Dort liegt das hannoversche Bürgertum begraben, dort fanden die bekannten Söhne und Töchter der Stadt ihre Grabstätten und Gedenksteine. Vom Maler Kurt Schwitters oder dem Lyriker Karl Krolow, von Karl Jatho, dem Flugpionier über die Ausdruckstänzerin Yvonne Georgi bis zu Ernst von Bandel, dem Erbauer des Hermann-Denkmals an der Porta Westfalica, erzählen die Grabsteine von der ehemaligen Existenz ihrer berühmten Toten.

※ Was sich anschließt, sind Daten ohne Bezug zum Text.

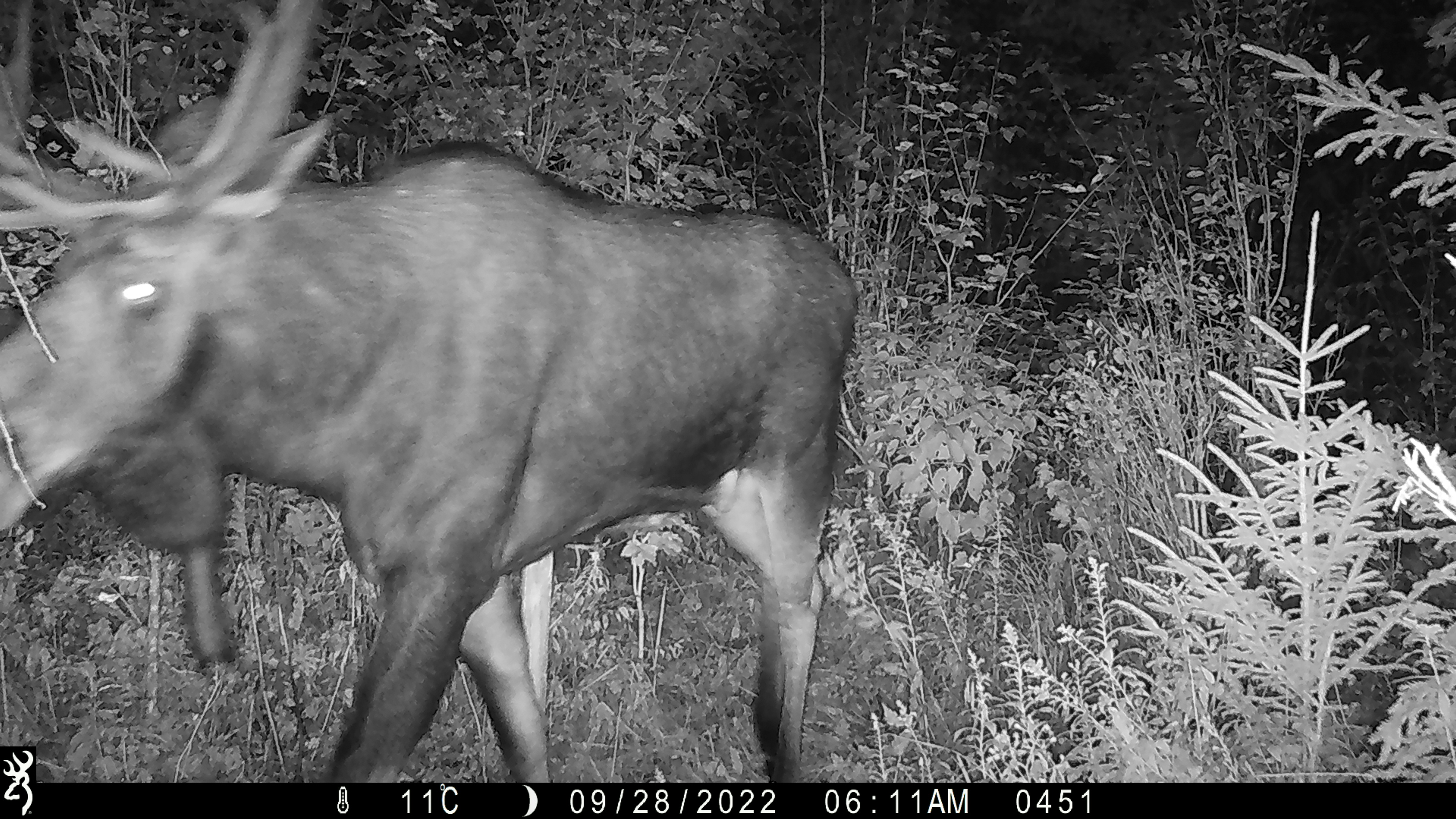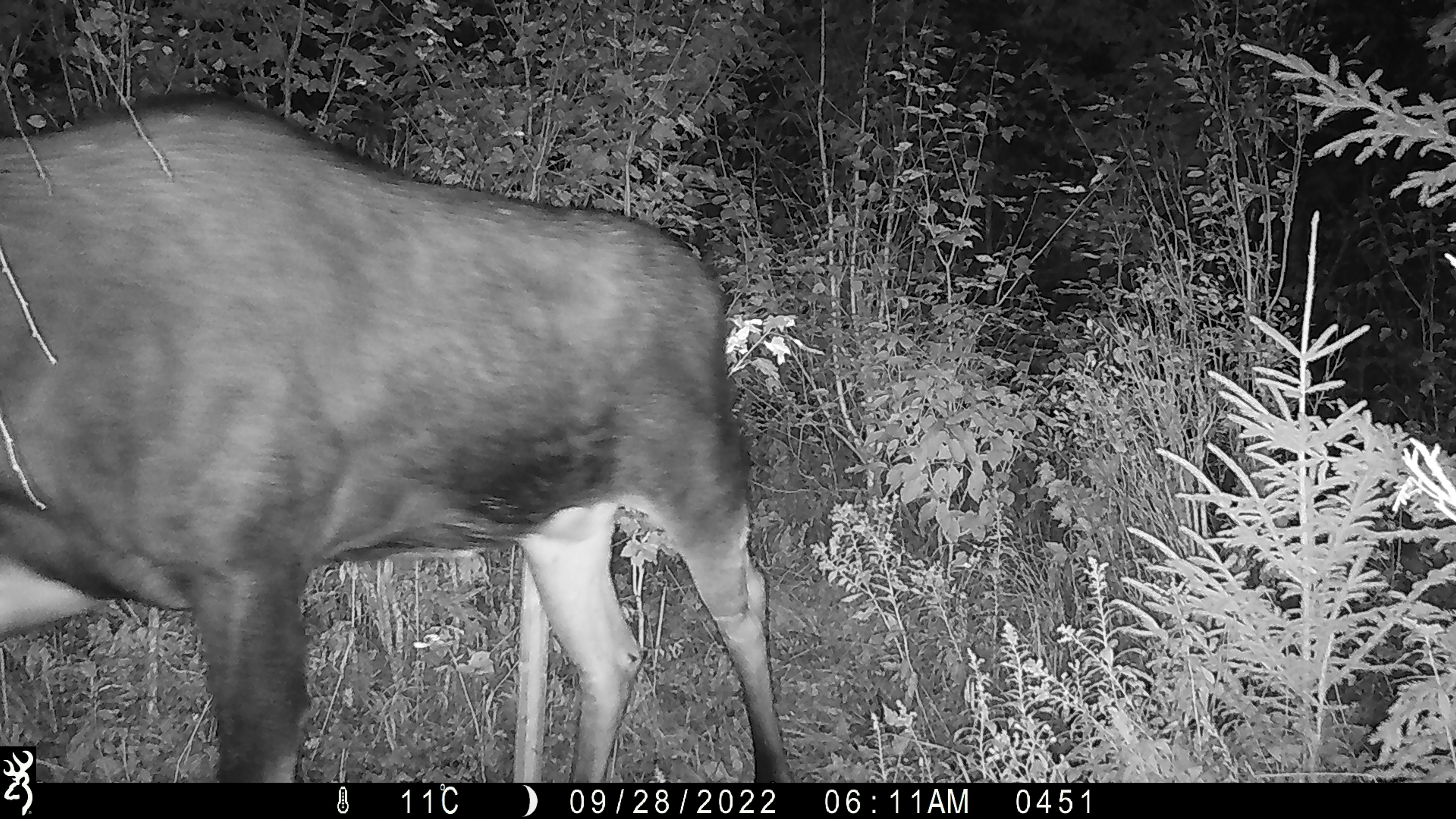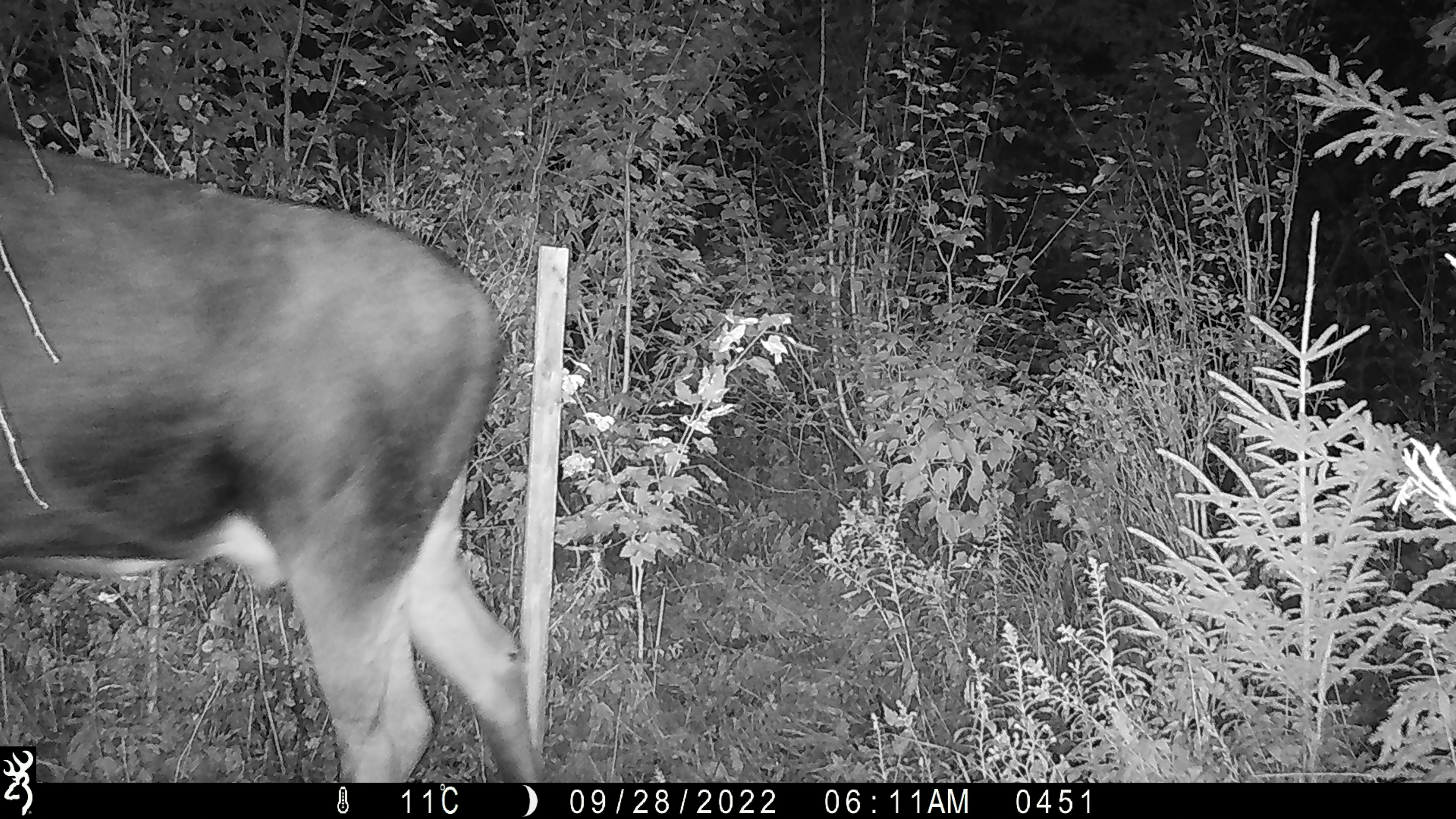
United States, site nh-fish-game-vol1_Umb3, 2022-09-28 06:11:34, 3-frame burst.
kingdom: Animalia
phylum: Chordata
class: Mammalia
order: Artiodactyla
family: Cervidae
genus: Alces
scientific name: Alces alces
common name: moose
Moose (Alces alces).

Aber es sind nicht nur die Gräber der namhaften Hannoveraner, die den Engesohder Friedhof so anziehend machen, es sind die unzähligen Familien-Grabstätten an den Hauptwegen, die hauptsächlich noch aus der Kaiserzeit stammen. Da findet man Denkmäler aller Art und reichster Abwechslung aus Sandstein, Marmor oder Granit, insbesondere Kreuze, Stelen, Obelisken, Denksäulen mit Urnen oder Figuren, Gedenktafeln, Sarkophage und dazwischen immer wieder die gewaltigen Gruftgebäude, deren neoklassizistische Gestaltungen so wunderschön mit der parkähnlichen Begrünung des Friedhofes harmonieren.
An heißen Sommertagen sind die Bänke in Engesohde mit Schattensuchenden belegt, die sich in der Kühle der Begräbnisstätte in die Lektüre ihrer Bücher vertiefen. Auch ein Spaziergang über den Friedhof ist zu empfehlen. Es ist nicht nur eine Reise zu Hannovers bekannten Persönlichkeiten, sondern auch ein nostalgisch-morbides Erlebnis über vergangene Friedhofskultur.